◆ **EXCERPT PROVIDED**:
# Links within Outlook not opening IE



## minahrock (Aug 14, 2004)

Hello, 
I am having difficult with links within Microsoft Outlook email: when clicking on a link, either a blank IE page will open up or I will get nothing at all. Specifically it seems that if IE is already open, nothing happens. If IE is not open, then a blank page comes up.

Any ideas?


----------



## dugq (Jul 16, 2004)

Hi, 

this may help, go to start-run and then enter all these commands one by one
regsvr32 urlmon.dll
regsvr32 Shdocvw.dll
regsvr32 Msjava.dll
regsvr32 Actxprxy.dll
regsvr32 Oleaut32.dll
regsvr32 Mshtml.dll
regsvr32 Browseui.dll
regsvr32 Shell32.dll#

You should get a message saying the registration has succeded after each one.


----------



## minahrock (Aug 14, 2004)

Thanks, did each one successfully, except with the last one to which I received the following message:
Load library ("shell 32.dll#) failed The specified module could not be found


----------



## Bob Cerelli (Nov 3, 2002)

Looks like that last one was a typo (regsvr32 Shell32.dll#).

Should be:
regsvr32 Shell32.dll

It should also have been noted that this is for indows2000 or XP only.


----------



## minahrock (Aug 14, 2004)

Thanks Bob, but still not working. 

Any other suggestions?


----------



## sekirt (Mar 28, 2003)

◆ **DATASET CONTENT**:
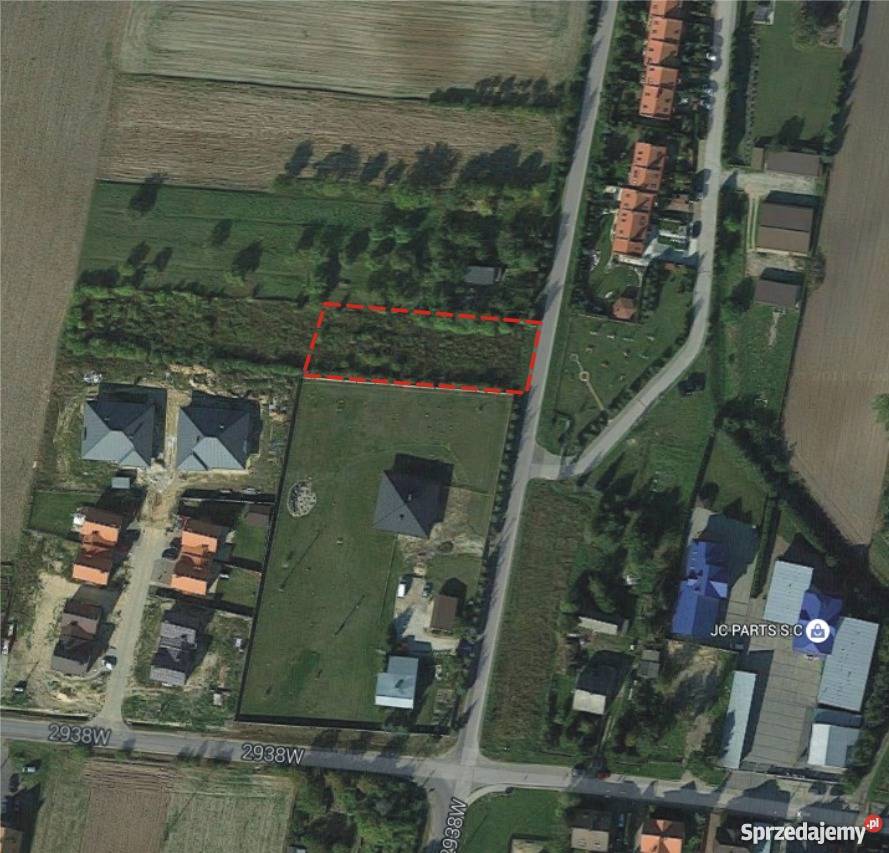 Stróżewko k Płocka Działka 1420 m asfalt mazowieckie Stróżewko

◆ **LIST OF TASKS**:
- A) Print the part of the Outlook links thread starting at "It should also" and ending at "Any other suggestions?", word for word.
- B) Write what comes next in the thread about Outlook links not opening Internet Explorer, picking up after its last line.

◆ **RESULTS**:
- A)
It should also have been noted that this is for indows2000 or XP only.


----------



## minahrock (Aug 14, 2004)

Thanks Bob, but still not working. 

Any other suggestions?

- B)
When posting, always state your OS and version numbers along with names of programs involved in your problem. The correct answers can depend on this vital information.

While you say Outlook and some of these instructions say Outlook Express, that is OK. The problem is mainly a malfunction with Internet Explorer. Here are a couple of MS sheets to help you verify settings and additional instructions.

177054 - Internet shortcuts do not start Web browser
http://support.microsoft.com/defaul...port/kb/articles/q177/0/54.asp&NoWebContent=1

281679 - Nothing occurs after you click a link

http://support.microsoft.com/default.aspx?scid=kb;en-us;Q281679&sd=tech

sekirt


----------



## minahrock (Aug 14, 2004)

I am using Outlook 2002 10.2627. I am operating on Windows XP. I just installed the service pack 2. Installing this didn't help the issue. Links are still not working
IE is set as my default browser. At http://support.microsoft.com/default.aspx?scid=kb;en-us;Q281679&sd=tech it asks me to "verify that the following registry values are present and correct" in the Resolution section. Could you please specify how to accomplish this?

Thanks,
Annemarie


----------



## sekirt (Mar 28, 2003)

The basics are:
1) Back up your registry. Because if you make a serious mistake, your computer may not run.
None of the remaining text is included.